I used the stock migration script for Jekyll for Wordpress users who had their posts in a database. The script reads all your posts in and then spits out new posts in the Markdown format that Jekyll expects. The new version of Octopress likes Ruby 1.9.2 which, as far as I can tell, is much less forgiving of mistakes in YAML and Unicode characters. I don't use Ruby so I am not as familiar with these issues. It sure sucked when I was searching for solutions to my problems.

So, I had 427 posts that had been converted and there was no way I was going to search through each one by hand to resolve the issues. So I needed two scripts: one to parse all the posts to check for invalid YAML and one to force re-encoding of the content of each post into UTF-8 (because that's how Jekyll and I roll). Being a polygot programming wannabe, the first script for YAML validation was in Python:

#!/usr/bin/env python
import getopt
import os
import re
import sys
import yaml

from yaml import load, dump

try:
    from yaml import CLoader as Loader, CDumper as Dumper
except ImportError:
    from yaml import Loader, Dumper

class Usage(Exception):
    def __init__(self, msg):
        self.msg = msg

def main(argv=None):
    if argv is None:
        argv = sys.argv

    try:
        try:
            print "Checking markdown files in the current directory..."
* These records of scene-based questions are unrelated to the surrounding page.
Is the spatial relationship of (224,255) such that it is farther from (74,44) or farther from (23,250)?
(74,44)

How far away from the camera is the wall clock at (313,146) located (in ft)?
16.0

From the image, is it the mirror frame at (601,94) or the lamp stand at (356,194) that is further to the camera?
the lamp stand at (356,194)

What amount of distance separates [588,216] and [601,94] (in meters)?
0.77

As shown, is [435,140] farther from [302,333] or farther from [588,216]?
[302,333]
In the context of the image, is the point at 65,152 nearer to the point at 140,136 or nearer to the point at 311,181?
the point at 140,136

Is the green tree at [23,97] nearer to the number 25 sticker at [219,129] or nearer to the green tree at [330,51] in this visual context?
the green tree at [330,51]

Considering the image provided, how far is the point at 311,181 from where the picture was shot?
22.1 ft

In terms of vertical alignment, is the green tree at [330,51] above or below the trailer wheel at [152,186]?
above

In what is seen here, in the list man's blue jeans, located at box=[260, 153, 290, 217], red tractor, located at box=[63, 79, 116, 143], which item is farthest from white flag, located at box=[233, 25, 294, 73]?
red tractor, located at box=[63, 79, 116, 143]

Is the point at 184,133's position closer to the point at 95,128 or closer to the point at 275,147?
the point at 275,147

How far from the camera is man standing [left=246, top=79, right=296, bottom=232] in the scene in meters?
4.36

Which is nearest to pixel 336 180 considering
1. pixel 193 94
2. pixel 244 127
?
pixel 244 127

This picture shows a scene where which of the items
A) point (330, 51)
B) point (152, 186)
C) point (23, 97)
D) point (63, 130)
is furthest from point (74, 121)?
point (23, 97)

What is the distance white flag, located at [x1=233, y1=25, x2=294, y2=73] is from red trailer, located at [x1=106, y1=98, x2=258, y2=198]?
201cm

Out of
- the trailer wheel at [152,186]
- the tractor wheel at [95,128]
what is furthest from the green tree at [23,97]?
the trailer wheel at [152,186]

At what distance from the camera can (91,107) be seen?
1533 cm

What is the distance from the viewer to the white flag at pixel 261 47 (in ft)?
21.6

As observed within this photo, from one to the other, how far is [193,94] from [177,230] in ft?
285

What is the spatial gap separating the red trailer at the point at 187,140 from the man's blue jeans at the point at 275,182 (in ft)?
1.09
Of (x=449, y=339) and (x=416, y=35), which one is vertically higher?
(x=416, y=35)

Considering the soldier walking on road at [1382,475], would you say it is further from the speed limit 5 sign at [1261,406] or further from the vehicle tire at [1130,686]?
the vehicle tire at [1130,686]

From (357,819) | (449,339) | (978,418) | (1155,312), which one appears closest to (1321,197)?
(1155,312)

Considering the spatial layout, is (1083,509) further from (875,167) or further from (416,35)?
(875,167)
            #root = "/Users/chartjes/Documents/atthekeyboard/source/_posts"
            for r,d,f in os.walk('.'):
                for file in f:
                    fp = open(file, 'r') 
                    contents = fp.read()
                    marker = "---"
                    a = contents.find(marker)
                    b = contents.find(marker, a + len(marker))
                    try:
                        yaml_to_parse = contents[a:b]
                        yaml.load(yaml_to_parse)
                    except:
                        print "%s is invalid YAML" % file
        except getopt.error.msg:
            raise Usage(msg)
    except Usage, err:
        print >>sys.stderr, err.msg
        return 2

if __name__ == "__main__":
    sys.exit(main())

It took me a while to find some code to extract just the YAML from the posts, and I am not 100% happy with the result but it did the job and identified a handful of posts that made it through the migration and didn't properly wrap post titles with colons (which YAML thinks is bad) in quotes. With the bad YAML fixed I then had to fix any bad characters in the posts. For that I dragged out my copy of "Programming Ruby" (proudly proclaiming on the cover that it was a Second Edition covering Ruby 1.8) and stole some code from a conversion script someone wrote for Wordpress blogs if you dumped the contents as XML.

#!/usr/bin/env ruby
require 'fileutils'

markdown_files = Dir["*.yml"]

markdown_files.each do |m|
    puts "Converting #{m}"
    f = File.new(m)
    post_contents = f.read
    content = post_contents.encode("UTF-8")
    new_file = File.new(m + "-new", "w+")
    new_file.write(content)
    FileUtils.mv(m + "-new", m)
end

Like I said, I'm happy I switched but the brittleness of the whole setup is something I find annoying. I realize that Octopress probably started it's life as one person's set of tools they were using to manage a Jekyll blog. The process of turning that extraction into a general-purpose tool is a difficult one and I want to say thank you to Brandon Mathis for providing quick and useful information in the #octopress channel on Freenode while I tried to figure out how to fix the problems I was facing.

(Edit: On Twitter Octopress' creator felt I was saying that everyone must endure what I went through, which isn't the case. My point was that the whole setup seems fragile to me and that one little mistake shouldn't make everything blow up like it did. Now that I know what to look out for, this shouldn't happen again. Cheer up Brandon!)